Publication Date: 02/17/2026

A "striking lesbian manifesto and a deft parody" by the acclaimed author of Nightwood. (—Library Journal)

Nearly 100 years after its original 1928 publicationsent shockwaves through the literary scene, Ladies Almanack reigns as a brilliant modernist composition and one of the most audacious lesbian texts of the 20th century. At once a scathing social satire and a love letter to the wealthy expatriates of Paris high society, the book delights in its cast of characters, who are clear analogues to Barnes’ lesbian literary contemporaries—and the book’s first readers.

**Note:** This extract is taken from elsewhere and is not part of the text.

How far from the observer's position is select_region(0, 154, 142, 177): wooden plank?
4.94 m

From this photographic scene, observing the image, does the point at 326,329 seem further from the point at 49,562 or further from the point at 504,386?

Arranged by month and written in a pastiche of Restoration literature, Ladies Almanack records the life and lovers of Dame Evangeline Musset, a pseudonymous stand-in for Natalie Clifford Barney. Accompanied for the first time by Barnes’ original Elizabethan-style woodcut illustrations, this new edition also features a sharp, impassioned introduction by Sarah Schulman reflecting on the ways in which lesbian lives have changed—and haven’t—since the 1920s. After decades out of print, Dalkey Archive is proud to revive the Ladies Almanack for contemporary readers: a classic that delivers all the salacious drama of The L Word with the literary wit and wordplay of Shakespeare. 

Biographical Information

Djuna Barnes (1892-1982) is best known as the author of Nightwood, one of the finest novels of the modernist period. She published works in virtually every genre: short stories, poetry, journalism, drama, and pastiche, often illustrated with her own drawings. A notorious figure in the 1920s and 1930s, she became a recluse in her later years and was largely forgotten. But since her death, a major biography and several critical studies have established her importance in 20th-century literature. Dalkey Archive Press has reissued her Nightwood, Ryder, and Ladies Almanack.

Sarah Schulman is a novelist, playwright, nonfiction writer, screenwriter, and AIDS historian. Her twenty-first book is The Fantasy and Necessity of Solidarity.